We express no view regarding the merits of Professor Larson's thesis as applied to other nonphysical intentional torts. See, e.g., Moore v Federal Department Stores, Inc, 33 Mich.App. 556; 190 N.W.2d 262 (1971) (false imprisonment); Milton v County of Oakland, 50 Mich.App. 279; 213 N.W.2d 250 (1973) (wrongful discharge); Broaddus v Ferndale Fastener Div, Ring Screw Works, 84 Mich.App. 593; 269 N.W.2d 689 (1978) (intentional infliction of emotional distress); Kissinger v Mannor, 92 Mich.App. 572; 285 N.W.2d 214 (1979) (intentional infliction of mental stress).
Szydlowski did not concern an independent statutory right such as the right to be free from employment discrimination. Absent such an independent statutory right, the applicability of the exclusive remedy provision depends in part on the resolution of the course of employment issue, and thus the Court in Szydlowski held that the determination of that issue was within the exclusive jurisdiction of the bureau of workers' compensation. Our holding in the instant case that the exclusive remedy provision does not bar an employment discrimination action seeking recovery for injuries suffered as a result of an employer's violation of the independent statutory right granted by the FEPA or the civil rights act renders the Szydlowski decision, and the rationale therefor, inapplicable to the present case.

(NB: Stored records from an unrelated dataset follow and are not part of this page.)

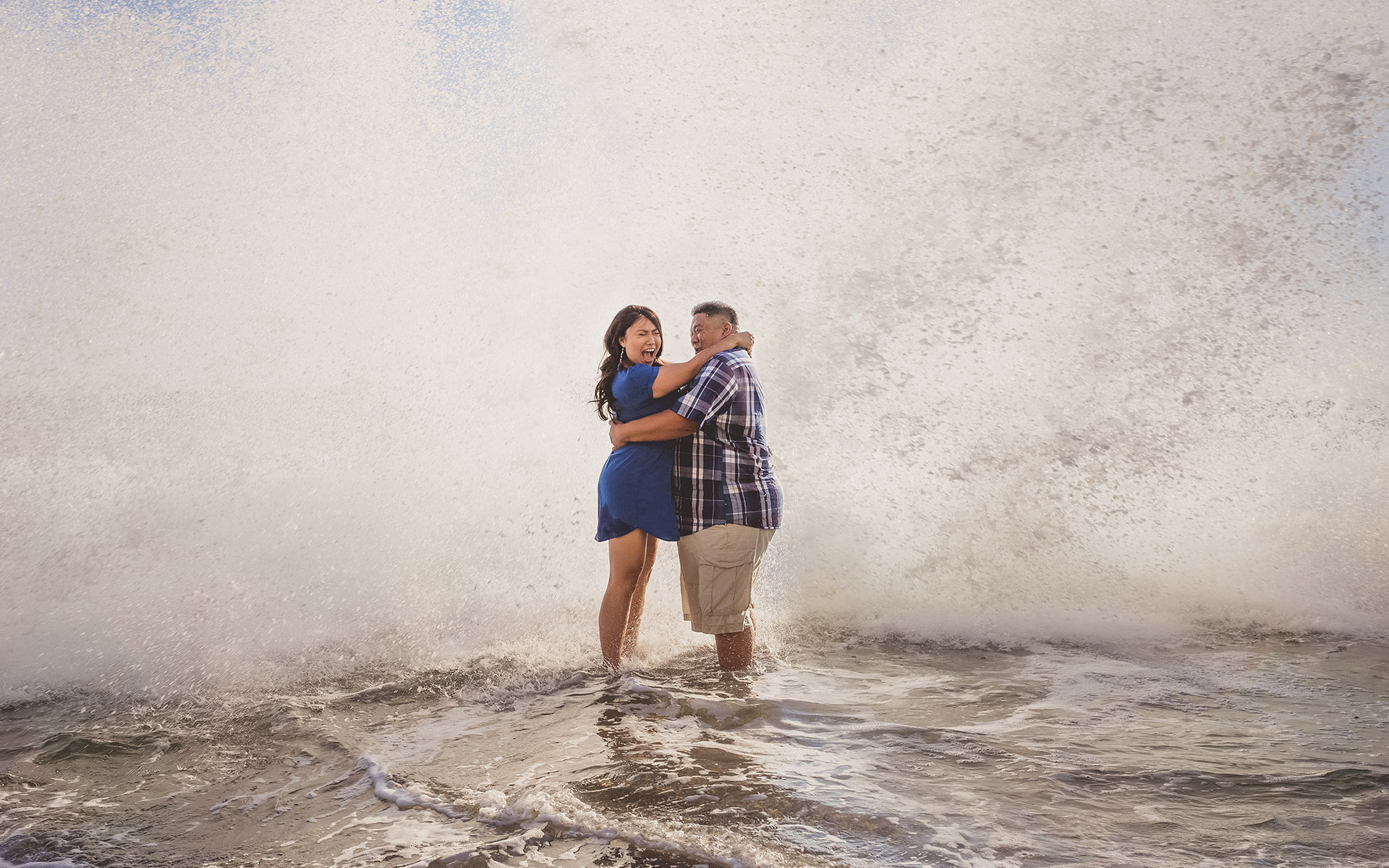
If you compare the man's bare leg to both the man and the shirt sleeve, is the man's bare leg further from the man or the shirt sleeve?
the shirt sleeve

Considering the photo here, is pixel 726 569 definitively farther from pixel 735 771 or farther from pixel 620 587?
pixel 735 771

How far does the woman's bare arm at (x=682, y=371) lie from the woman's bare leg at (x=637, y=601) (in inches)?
23.6

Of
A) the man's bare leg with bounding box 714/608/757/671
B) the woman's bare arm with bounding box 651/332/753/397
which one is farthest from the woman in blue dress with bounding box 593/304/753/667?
the man's bare leg with bounding box 714/608/757/671

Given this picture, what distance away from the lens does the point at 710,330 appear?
132 inches

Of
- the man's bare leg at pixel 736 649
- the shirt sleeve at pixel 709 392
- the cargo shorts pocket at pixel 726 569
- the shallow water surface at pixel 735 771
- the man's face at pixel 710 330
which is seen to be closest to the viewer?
the shallow water surface at pixel 735 771

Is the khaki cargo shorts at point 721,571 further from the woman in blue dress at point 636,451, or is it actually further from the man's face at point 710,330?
the man's face at point 710,330

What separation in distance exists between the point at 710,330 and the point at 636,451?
1.86ft

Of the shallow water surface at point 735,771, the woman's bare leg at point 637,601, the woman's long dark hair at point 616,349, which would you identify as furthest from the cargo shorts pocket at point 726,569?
the woman's long dark hair at point 616,349

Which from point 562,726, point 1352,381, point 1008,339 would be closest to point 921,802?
point 562,726

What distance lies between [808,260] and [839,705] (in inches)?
171

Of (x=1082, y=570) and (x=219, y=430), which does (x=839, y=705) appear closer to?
(x=1082, y=570)

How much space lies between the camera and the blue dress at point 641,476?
329cm

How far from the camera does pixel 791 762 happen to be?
2.66 metres

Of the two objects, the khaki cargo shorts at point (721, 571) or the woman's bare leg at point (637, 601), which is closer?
the khaki cargo shorts at point (721, 571)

Since Boscaglia raises the exclusive remedy issue under both the FEPA and the civil rights act, we have decided that issue with respect to both acts. However, since the loss of consortium issue is only raised in Pacheco, and since Pacheco raises the issue only under the FEPA, we limit our holding on the loss of consortium issue to the FEPA. We reserve judgment as to whether an employee's spouse may maintain an action for loss of consortium under the civil rights act until that issue is before us.